### PAGE TEXT

Ayo:               Congratulations on winning the Duncan Lawrie Dagger Award!  How important is it to receive the recognition from your peers regarding your writing?

 

Peter:              It’s terrific because it’s always nice when people are making a judgment on you and they have a good comparative   basis.  In other words, they read a lot, they know what’s out there, and they decided that in this year for this particular award you are the person.  It is a kind of affirmation of what  you do!  I’m thrilled!  I have had too many Ned Kelly’s I don’t think I’ll every see another one.  But, this is terrific, I am absolutely thrilled!

 

Ayo:                You were on a rather impressive list.

 

Peter:              It was a good list I thought.  I am familiar with three of them on it.  The others I  haven’t read and I didn’t want to read them once I knew that I was on the list.

 

Ayo:               You have received immense praise from fellow international crime writers about The Broken Shore.  Especially from John Harvey and Mark Billingham!  Did it come as a shock to you when your name was read out?

 

Peter:              I was, I had spoken to one of the nominees, and to me, he seemed remarkably calm.  I thought does this guy know something I don’t?  And I sensed in the people around me, the Quercus people, that they were pretty doubtful about the outcome as well.  There was a sense of great relief from everybody.  You can imagine the sense of anti-climax that everyone feels when you don’t win. 

 

Ayo:                In some ways, it’s just nice to be nominated because with the judges it is all about what they like reading as well and that is always a bone of contention about the books that don’t make the short list.

 

Peter:              I said to a reporter in Australia that I was perfectly happy to make the short-list, I would be perfectly happy if matters ended right there and then and that wining would be a fantastic bonus but  I wouldn’t feel any way that I had been let down.  I would for twenty-five minutes but after that I would think that at least I got on the short list.  I mean, not even John Cleary, who in his day was a very big name, never made a short list.

 

Ayo:                Don’t you think that people’s taste in crime fiction reading has changed quite a lot these days because of the availability of different crime writers?

 

Peter:              I think, one of the things, Britain and United States have in common is that they have always been pretty much stuck in their own world.  America is almost completely self-contained reading just about nothing from anywhere else.  Britain less so but with very powerful names from Margery Allingham to Agatha Christie, through to Ruth Rendell: a very powerful group of writers.  But you have always published American writers from Chandler to Hammett and people like that.  But it has been pretty much a self-contained world.  Australian’s never really had a look in to that society at all.  Now the continent is emerging and people are saying read books in translation.  I think that Miss Simila’s Feeling for Snow just changed the whole rules.  There had been Sjowall and Wahloo, before that, but not with that kind of international sales.

 

Ayo:                Don’t you think that it is possibly because the people now reading crime novels have a much more eclectic taste and are willing to broaden their horizons?

 

Peter:              Absolutely. And they are often people who are not just crime readers but  read widely across all sorts of boundaries.  They read literary fiction but they enjoy crime.  It is coming out of the closet.  People are actually able now to admit that I am mad about crime novels.  If I am looking for a book to read it has got to be a crime novel.  We had a judge of the Supreme Court, who’s a judge of the Ned Kelly who said that once upon a time I would have thought that my colleagues on the Bench would have turned up their noses at some of these until I discovered that they are all mad crime readers.  It is suddenly respectable, because a lot of it is very good.

### TASKS TO COMPLETE
1. Translate this sentence from the interview into Spanish: "There was a sense of great relief from everybody."
2. Reproduce everything in the interview from "Peter:              I was, I" down to "make the short list.".

### DATA BLOCK
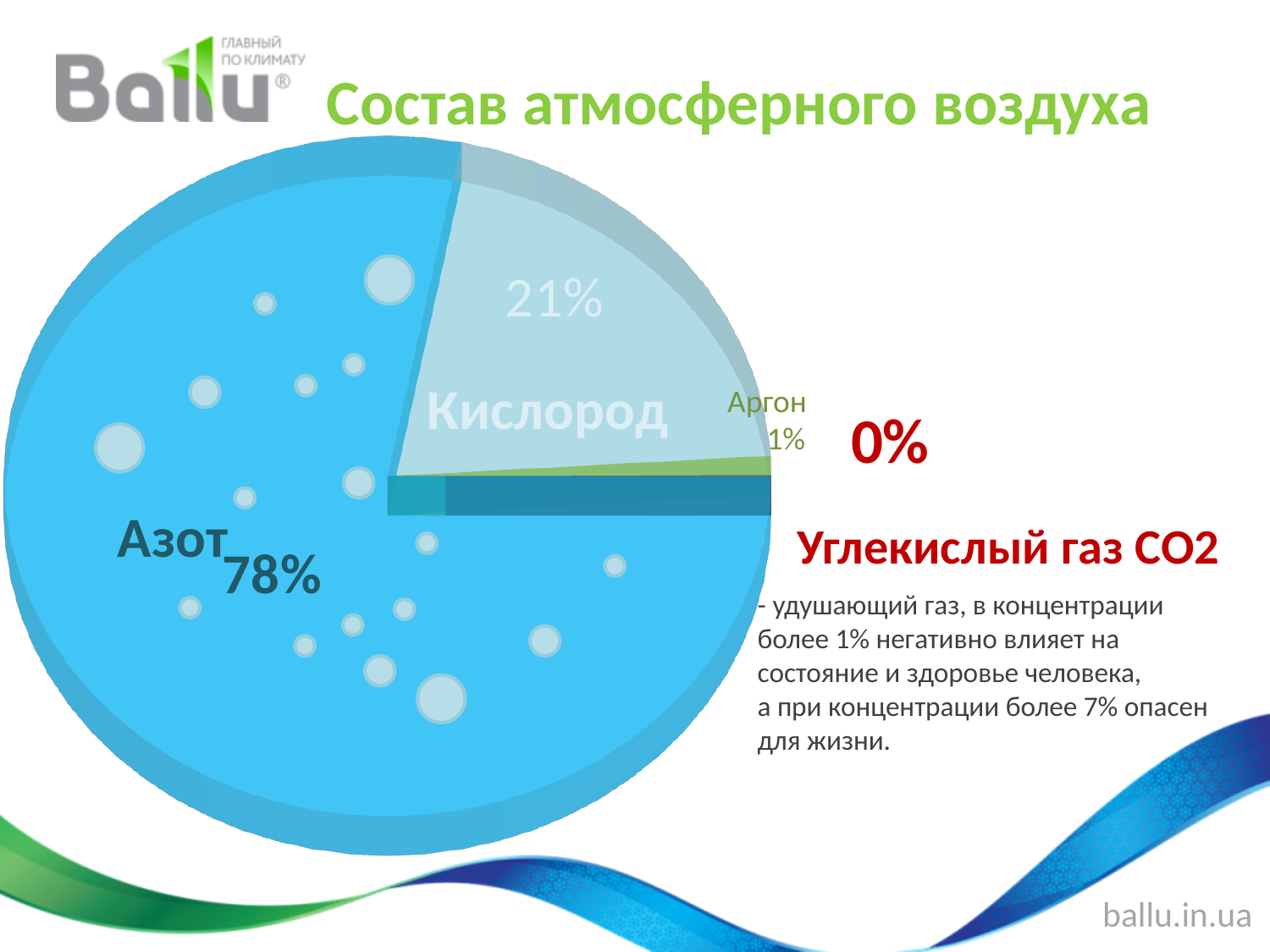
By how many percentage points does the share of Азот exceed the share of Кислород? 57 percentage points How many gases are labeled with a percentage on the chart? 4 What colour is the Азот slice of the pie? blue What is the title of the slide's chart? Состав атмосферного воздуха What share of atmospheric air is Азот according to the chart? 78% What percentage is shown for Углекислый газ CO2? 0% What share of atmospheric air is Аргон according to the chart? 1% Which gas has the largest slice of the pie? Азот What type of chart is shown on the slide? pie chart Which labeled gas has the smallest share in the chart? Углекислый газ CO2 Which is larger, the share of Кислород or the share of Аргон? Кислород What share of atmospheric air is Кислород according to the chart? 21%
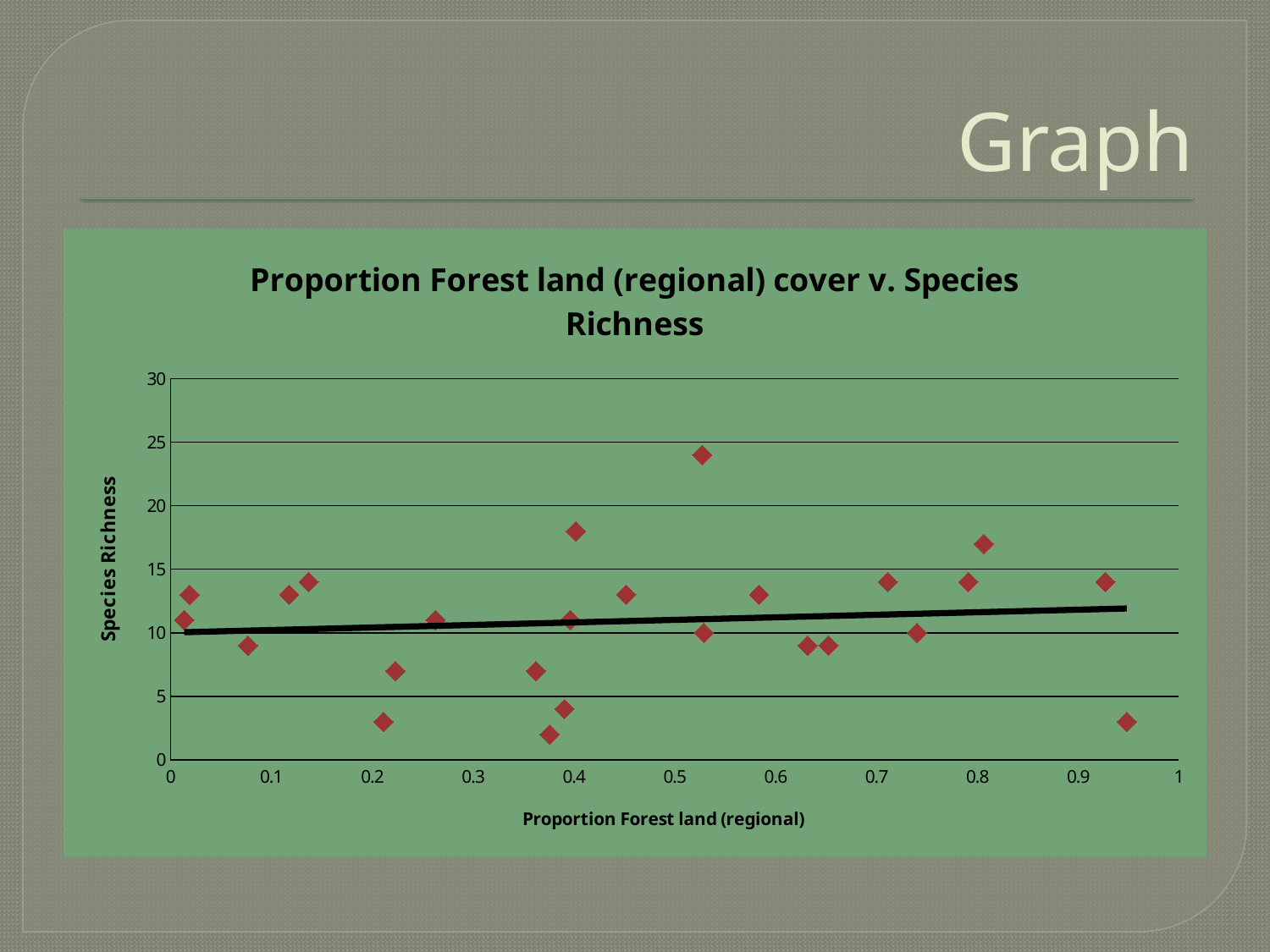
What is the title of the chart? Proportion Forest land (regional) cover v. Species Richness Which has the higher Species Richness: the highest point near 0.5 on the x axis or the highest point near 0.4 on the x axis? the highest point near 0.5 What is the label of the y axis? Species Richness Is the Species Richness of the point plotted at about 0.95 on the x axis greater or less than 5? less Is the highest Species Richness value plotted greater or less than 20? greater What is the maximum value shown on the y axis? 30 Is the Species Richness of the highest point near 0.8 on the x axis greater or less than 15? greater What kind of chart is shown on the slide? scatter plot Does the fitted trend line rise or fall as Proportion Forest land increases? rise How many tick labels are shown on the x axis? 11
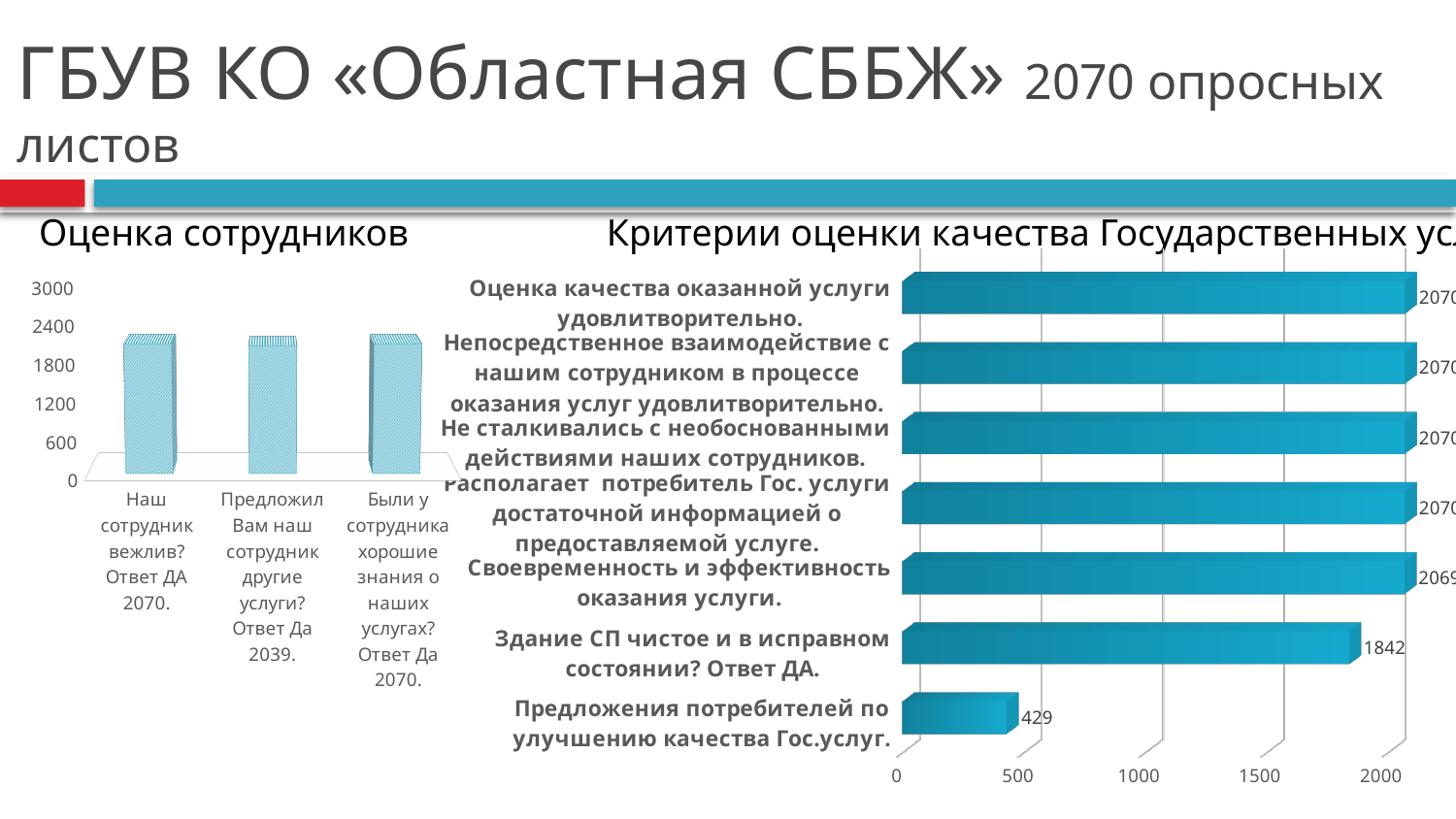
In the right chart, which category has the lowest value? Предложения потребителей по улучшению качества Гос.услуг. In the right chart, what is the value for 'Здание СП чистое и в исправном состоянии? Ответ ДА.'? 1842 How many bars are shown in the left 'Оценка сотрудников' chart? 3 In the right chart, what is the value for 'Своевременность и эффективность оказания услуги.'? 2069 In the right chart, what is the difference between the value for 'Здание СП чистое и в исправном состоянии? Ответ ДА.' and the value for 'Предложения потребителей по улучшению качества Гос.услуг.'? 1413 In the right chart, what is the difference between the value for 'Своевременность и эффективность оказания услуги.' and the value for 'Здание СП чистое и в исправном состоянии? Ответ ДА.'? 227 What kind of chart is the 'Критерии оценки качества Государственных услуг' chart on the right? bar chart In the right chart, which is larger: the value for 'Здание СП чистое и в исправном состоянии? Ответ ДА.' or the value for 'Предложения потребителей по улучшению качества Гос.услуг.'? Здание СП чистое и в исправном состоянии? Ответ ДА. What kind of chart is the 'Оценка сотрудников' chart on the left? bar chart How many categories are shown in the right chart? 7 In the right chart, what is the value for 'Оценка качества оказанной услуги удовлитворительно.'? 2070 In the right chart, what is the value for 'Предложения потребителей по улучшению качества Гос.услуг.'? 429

### ANSWERS TO THE PROBLEMS
1. Hubo una gran sensación de alivio por parte de todos.

2.
Peter:              I was, I had spoken to one of the nominees, and to me, he seemed remarkably calm.  I thought does this guy know something I don’t?  And I sensed in the people around me, the Quercus people, that they were pretty doubtful about the outcome as well.  There was a sense of great relief from everybody.  You can imagine the sense of anti-climax that everyone feels when you don’t win. 

 

Ayo:                In some ways, it’s just nice to be nominated because with the judges it is all about what they like reading as well and that is always a bone of contention about the books that don’t make the short list.